## WHAT TO WORK ON
1. Reproduce a passage from the Ted Bundy article word for word, starting at "Brutal attacks in" and ending at "painted with makeup.".
2. Write the next part of the article on the Ted Bundy tapes, picking up after its final sentence.

## EXERCISE TEXT
____

The Creepiest Revelations In ‘The Ted Bundy Tapes’ That Are Giving Us Nightmares

As a rapist, murderer, and necrophile, Ted Bundy committed killing after killing, living undetected for years before he was finally caught. The new Netflix series “Conversations With a Killer: The Ted Bundy Tapes,” sheds light on just how disturbed he truly was.

By Sharon Lynn Pruitt

Brutal attacks in the dead of night. Young girls and women being spirited away, never to be seen again. Severed heads and corpses with freshly-washed hair, whose faces had been painted with makeup.

Ted Bundy and the many vicious acts he committed during his lifetime are what nightmares are made of. As a practiced, efficient killer who terrorized multiple communities across the country for years at a time, Bundy had at least 30 murders credited to his name and managed to get away with most of them before he was finally captured in 1978 and sentenced to death the following year.

Netflix’s latest disturbing — yet addictive — true crime offering compiles the death row interviews of journalists Stephen G. Michaud and Hugh Aynesworth, both of whom sat for extensive interviews with Bundy during the last years of his life.

The four-episode series offers viewers an inside look at one of the most disturbed minds of a generation, unveiling details that are, at turns, horrifying, chilling, and downright obscene. Here are eight revelations from “The Ted Bundy Tapes” viewers won’t soon forget.

1. Bundy claimed to be following the directions of a voice in his head

It’s not a new phenomenon for people who commit violent crimes to claim that a voice in their head made them do it. Still, that doesn’t make it any less creepy hearing how Bundy repeatedly referred to an “entity” or “malignant force” within him, whose will he felt driven to obey.

____

## DATA EXCERPT
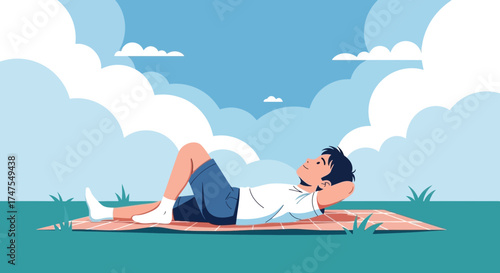 Man relaxing and enjoying the day lying on a blanket under a bright blue sky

____

## LIST OF ANSWERS
1.
Brutal attacks in the dead of night. Young girls and women being spirited away, never to be seen again. Severed heads and corpses with freshly-washed hair, whose faces had been painted with makeup.

2.
Bundy said that the entity “controlled him and he would hear a voice and he did as the entity told him to do,” according to Michaud. Bundy’s longtime girlfriend, Elizabeth Kloepfer, also described in an interview with police in 1978 hearing Bundy talk about an unseen force.

“He told me that he was sick and that he was consumed by something that he didn’t understand and that, um, that it — that he just couldn’t contain it,” she said. “He spent so much time trying to maintain a normal life and he just couldn’t do it. He said that he was preoccupied with this force.”

This alleged force would go on to compel Bundy to assault, rape, torture, and murder dozens, if not hundreds, of innocent women. In some cases, he even mutilated and molested their corpses. Was the so-called entity in Bundy’s head a sign of mental illness? Was it simply his own voice, encouraging him to act on his own violent desires? Was Bundy lying? We’ll likely never know.

2. Bundy was a necrophile

Bundy was a necrophile, though he only began to admit it near the end of his life.

While speaking with FBI Special Agent Bill Hagmaier days before his execution, Bundy admitted to severing the heads of “perhaps half a dozen” of his victims, and of commiting necrophiliac acts.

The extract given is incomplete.